Response Surface Graph Graphically, we can see this on the 3-D Response Surface Plot shown in Figure 3.5. Figure 3.5 Response Surface Plots provide the ability to graphically see, on a three dimensional plot, those factor settings that give a specific response. Contour Plot Now that the software has predicted where we need to set our factors to minimize bow and to obtain acceptable stock values, let s take a look at the Contour Plot.

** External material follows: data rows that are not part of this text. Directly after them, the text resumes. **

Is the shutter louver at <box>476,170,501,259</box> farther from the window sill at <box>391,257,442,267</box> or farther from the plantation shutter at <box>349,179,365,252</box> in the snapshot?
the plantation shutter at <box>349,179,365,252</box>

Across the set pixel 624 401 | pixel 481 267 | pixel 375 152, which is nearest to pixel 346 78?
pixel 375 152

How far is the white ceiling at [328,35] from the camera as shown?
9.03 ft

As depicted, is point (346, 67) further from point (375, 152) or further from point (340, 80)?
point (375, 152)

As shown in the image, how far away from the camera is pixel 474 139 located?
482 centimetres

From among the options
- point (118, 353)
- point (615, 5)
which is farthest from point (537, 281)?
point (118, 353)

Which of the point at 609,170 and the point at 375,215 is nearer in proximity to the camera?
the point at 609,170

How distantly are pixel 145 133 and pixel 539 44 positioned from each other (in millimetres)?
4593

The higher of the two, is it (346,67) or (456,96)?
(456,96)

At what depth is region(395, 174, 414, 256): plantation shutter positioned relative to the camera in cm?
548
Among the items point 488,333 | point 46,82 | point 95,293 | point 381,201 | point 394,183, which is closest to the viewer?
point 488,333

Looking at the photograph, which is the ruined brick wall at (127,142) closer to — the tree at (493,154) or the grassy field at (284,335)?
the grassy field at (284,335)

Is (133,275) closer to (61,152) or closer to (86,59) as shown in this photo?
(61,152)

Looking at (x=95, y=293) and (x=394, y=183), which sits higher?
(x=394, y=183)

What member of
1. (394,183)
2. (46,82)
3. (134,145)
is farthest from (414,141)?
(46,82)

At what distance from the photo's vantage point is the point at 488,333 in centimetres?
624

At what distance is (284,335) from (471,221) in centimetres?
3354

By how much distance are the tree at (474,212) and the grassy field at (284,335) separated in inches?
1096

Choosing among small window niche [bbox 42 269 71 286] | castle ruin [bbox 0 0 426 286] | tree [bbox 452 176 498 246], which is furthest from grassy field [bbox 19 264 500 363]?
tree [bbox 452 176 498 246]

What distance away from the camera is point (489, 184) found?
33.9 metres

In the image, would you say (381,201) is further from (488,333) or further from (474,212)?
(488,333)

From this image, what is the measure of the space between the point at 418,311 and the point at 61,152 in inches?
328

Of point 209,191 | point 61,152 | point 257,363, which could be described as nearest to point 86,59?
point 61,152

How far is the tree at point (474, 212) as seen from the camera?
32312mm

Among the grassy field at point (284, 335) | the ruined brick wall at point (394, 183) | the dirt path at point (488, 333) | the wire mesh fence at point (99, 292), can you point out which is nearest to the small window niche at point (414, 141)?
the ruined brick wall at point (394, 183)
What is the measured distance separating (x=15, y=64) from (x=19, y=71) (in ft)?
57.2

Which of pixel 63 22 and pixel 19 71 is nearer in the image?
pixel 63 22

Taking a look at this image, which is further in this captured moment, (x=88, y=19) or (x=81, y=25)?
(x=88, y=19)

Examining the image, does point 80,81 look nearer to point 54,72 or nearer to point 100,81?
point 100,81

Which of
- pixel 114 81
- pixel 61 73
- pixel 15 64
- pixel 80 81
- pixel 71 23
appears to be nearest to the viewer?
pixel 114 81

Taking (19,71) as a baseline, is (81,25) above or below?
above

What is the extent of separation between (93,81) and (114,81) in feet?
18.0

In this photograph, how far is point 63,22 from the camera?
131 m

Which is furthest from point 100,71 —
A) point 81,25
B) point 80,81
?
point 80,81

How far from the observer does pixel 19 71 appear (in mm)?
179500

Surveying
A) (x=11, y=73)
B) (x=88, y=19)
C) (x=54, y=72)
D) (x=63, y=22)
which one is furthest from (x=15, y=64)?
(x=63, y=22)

Figure 3.6 shows the Contour Plot for bow and Figure 3.7 shows the Contour Plot for stock.

Figure 3.6 Figure 3.7

Notice that the Contour Plot in Figure 3.7 would indicate that to minimize stock, you would want to set Cure Time to 30 and Screw rpm to 70, yet our software indicated we should set Cure Time to 20 and Screw rpm to 58 based upon trying to optimize TWO responses. Remember when we defined our responses? At that time we said that the Bow was more important and had a weight of 10; whereas, the Stock was less important and had a weight of only 5. This is where the desirability function is helpful. The software was able to optimize BOTH responses given the different weights we assigned to each response. Experiment Conclusion Before the designed experiment was conducted, it was believed that by simply increasing cure time and using the mold as a shrink fixture the bowing could be reduced. The amount of bow experienced before the designed experiment was ranging between 0.030" to 0.045". After some analysis by the printer, it was decided that bow less than 0.028" would produce acceptable parts. A bow of less than 0.022" would be ideal. As anticipated, the results indicated that cure time was the factor with the greatest influence over bow. The Pareto Chart in Figure 3.8 graphically demonstrates this. Figure 3.8. This, however, was the only thing our initial beliefs and the results had in common. Lower bow figures were actually found when the cure time was set at the low level

of 20 and not the high level of 30. The beauty of experimental design is that it can predict results of factor settings not captured in the initial eight runs. DOE Wisdom s target feature uses the prediction equation to determine the best factor settings to minimize bow and to generate parts with acceptable stock values. The following settings were determined to be optimal: Cure Time 20 Screw rpm 58 1 st Stage Pressure 50 The Contour Plots agreed with these settings. Although these exact settings were never actually tested during the designed experiment, the software was able to predict that by setting the factors to these levels, a bow of approximately 0.022" could be achieved. Confirmation Runs It is very important to run confirmation runs before reaching conclusions about the validity of the experiment. We recommend that 25 or more confirmation runs are done. For this experiment, the process was set to the above values. In order to ensure process stability, the molding machine was allowed to run for 30 minutes before samples were taken for measurement. After process stability was reached, 25 consecutive shots were measured to confirm the predictions from the experiment. All parts were acceptable for Bow and Stock! Desirability Function Summary Desirability functions are excellent to use when developing products in which many properties must be balanced. Although desirability functions have been used for many years, the implementation was extremely tedious to do by hand. Fortunately, easy-to-use software is now available so that injection molders may take full advantage of this valuable tool.